What really stood out in the interview, however, was his disdain for other members of his generation. ‘Programmes such as Love Island are reinforcing a very, I think, pathetic mentality for men,’ he said. When O’Connell asked him what experiences would stiffen their backbones, he said: ‘It’s about challenges, it’s about overcoming adversity, it’s about breaking through what you thought was impossible.’ This was music to my ears. Whenever I drone on about ‘snowflakes’, my wife and children take the mickey out of me, pointing out that grumpy old men have been complaining about the softness of the younger generation since the beginning of time. As for Love Island, whose latest series ended on Monday, they’re all huge fans. They’ve bought into the fashionable dogma that traditional masculinity is toxic and welcome the fact that the men on the show devote several hours a day to ‘personal grooming’ — including shaving off their body hair. In their eyes, there’s nothing wrong with these preening popinjays; they’re just in touch with their feminine side. So it was marvellous to hear a 19-year-old on Radio 4 echoing my most curmudgeonly views.
Further confirmation arrived this week when the Times ran a front page story headlined: ‘-Millennials? They aren’t much cop at police work.’ It revealed the Home Office has carried out a review into police recruitment, in which 244 officers and members of staff were interviewed, and concluded that today’s school leavers cannot cope with the demands of the job. ‘Participants gave examples of recruitment interviews where candidates had stated they do not like confrontation or were shocked by the need to work different shift patterns and possibilities of cancelled rest days,’ the report says. One senior officer complained about how millennials have been ‘wrapped up in cotton wool’, with the result that their mental health is too fragile to handle the day-to-day challenges of policing.
This is a major worry in light of Boris’s recent announcement that he intends to hire 20,000 more police officers to deal with the rising tide of knife crime, particularly in Sadiq Khan’s London. But if the new recruits are averse to confrontation, it’s hard to see them frisking people they suspect of carrying concealed weapons.
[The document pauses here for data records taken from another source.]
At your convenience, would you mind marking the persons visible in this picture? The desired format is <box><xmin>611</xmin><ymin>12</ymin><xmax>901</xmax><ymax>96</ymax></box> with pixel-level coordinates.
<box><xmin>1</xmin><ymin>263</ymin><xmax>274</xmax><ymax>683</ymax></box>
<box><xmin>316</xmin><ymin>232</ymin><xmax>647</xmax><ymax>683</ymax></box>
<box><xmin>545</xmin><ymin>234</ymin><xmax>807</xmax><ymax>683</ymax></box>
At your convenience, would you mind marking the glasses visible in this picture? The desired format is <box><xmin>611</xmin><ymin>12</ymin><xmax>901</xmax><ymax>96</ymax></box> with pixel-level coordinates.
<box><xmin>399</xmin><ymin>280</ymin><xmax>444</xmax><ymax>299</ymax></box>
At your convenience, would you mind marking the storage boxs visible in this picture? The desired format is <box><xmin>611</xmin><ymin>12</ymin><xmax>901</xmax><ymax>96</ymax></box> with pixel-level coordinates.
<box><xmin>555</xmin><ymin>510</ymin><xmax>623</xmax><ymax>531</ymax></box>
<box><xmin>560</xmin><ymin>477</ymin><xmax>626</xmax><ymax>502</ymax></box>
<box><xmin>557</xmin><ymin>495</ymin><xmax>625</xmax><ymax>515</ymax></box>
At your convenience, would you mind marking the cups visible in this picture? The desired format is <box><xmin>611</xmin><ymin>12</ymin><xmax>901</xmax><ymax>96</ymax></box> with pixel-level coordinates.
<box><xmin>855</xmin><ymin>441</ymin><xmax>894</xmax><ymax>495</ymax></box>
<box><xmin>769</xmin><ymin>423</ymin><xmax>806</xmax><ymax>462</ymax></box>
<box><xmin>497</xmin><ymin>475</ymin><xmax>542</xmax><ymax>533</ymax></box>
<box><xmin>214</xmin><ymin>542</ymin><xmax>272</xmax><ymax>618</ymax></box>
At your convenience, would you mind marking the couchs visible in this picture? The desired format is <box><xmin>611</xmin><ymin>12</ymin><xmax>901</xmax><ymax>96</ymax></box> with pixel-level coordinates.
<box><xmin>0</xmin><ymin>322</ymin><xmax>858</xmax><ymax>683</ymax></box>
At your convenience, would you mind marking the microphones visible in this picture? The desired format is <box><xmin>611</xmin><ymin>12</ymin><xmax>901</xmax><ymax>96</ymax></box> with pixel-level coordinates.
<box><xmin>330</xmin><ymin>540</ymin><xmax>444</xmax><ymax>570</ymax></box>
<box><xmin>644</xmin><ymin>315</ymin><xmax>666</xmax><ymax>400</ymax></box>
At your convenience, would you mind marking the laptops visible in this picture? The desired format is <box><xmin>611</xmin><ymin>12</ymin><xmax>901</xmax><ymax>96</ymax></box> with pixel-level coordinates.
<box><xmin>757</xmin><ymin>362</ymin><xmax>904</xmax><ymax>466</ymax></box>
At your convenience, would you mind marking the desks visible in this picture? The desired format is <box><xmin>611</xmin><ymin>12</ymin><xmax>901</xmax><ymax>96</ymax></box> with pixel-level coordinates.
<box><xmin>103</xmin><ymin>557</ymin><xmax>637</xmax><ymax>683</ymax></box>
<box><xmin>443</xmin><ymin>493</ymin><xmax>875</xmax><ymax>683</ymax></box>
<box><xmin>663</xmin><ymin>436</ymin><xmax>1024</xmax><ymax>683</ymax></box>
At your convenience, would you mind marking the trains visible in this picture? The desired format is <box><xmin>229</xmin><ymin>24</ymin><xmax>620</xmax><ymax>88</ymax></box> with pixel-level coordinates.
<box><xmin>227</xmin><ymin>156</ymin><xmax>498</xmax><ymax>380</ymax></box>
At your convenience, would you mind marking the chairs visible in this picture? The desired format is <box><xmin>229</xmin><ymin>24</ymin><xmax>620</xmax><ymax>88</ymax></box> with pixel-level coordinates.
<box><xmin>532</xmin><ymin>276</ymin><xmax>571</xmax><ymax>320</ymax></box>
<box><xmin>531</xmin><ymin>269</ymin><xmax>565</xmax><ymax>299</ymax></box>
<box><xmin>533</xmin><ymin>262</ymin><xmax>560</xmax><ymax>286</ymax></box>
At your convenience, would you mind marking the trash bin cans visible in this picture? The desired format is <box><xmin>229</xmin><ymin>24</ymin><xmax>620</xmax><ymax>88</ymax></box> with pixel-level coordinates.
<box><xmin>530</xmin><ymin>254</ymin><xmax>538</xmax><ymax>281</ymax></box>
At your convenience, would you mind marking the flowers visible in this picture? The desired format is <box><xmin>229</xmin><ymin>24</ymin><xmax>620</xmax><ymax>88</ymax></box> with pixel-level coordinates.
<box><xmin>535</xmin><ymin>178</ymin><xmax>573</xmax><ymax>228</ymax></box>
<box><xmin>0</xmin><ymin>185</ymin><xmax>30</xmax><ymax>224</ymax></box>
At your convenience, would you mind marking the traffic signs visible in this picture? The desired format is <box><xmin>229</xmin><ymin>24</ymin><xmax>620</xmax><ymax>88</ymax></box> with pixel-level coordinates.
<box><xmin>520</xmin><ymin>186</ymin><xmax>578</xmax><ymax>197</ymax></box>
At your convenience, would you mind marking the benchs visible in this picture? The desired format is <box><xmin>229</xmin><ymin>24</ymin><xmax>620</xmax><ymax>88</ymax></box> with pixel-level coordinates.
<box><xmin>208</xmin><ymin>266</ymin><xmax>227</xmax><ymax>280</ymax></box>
More likely they’ll ask them to hold their truncheons while they perform some skateboarding tricks in the hope of impressing them, just as the officers did who were supposed to be policing the Extinction Rebellion protest. Less ‘stop and search’ than ‘simper and stroke’. It will be hard enough to persuade them to put on helmets, given how much time they spend each morning making sure every hair is in place.
David Cameron’s National Citizen Service was intended, in part, to toughen up today’s younger generation, but the fact that it’s entirely voluntary has meant the take-up has been disappointing. The National Audit Office recently estimated that 213,000 teenagers would be participating in 2020-21, somewhere short of the 360,000 target. In addition, the residential courses don’t exactly sound like boot camp. On the Service’s website, the FAQs include ‘Can I come with my mates?’, ‘Will there be wifi?’ and ‘Will I ever be forced to do an activity?’ The answer to that last question, incidentally, is: ‘Nope, that’s not our style.’
I’m afraid the police only have one option if they’re looking for men and women who can maintain law and order on our streets: the over-55s. Given how poorly paid journalists are these days, and with no pension to speak of, I might even give it a try.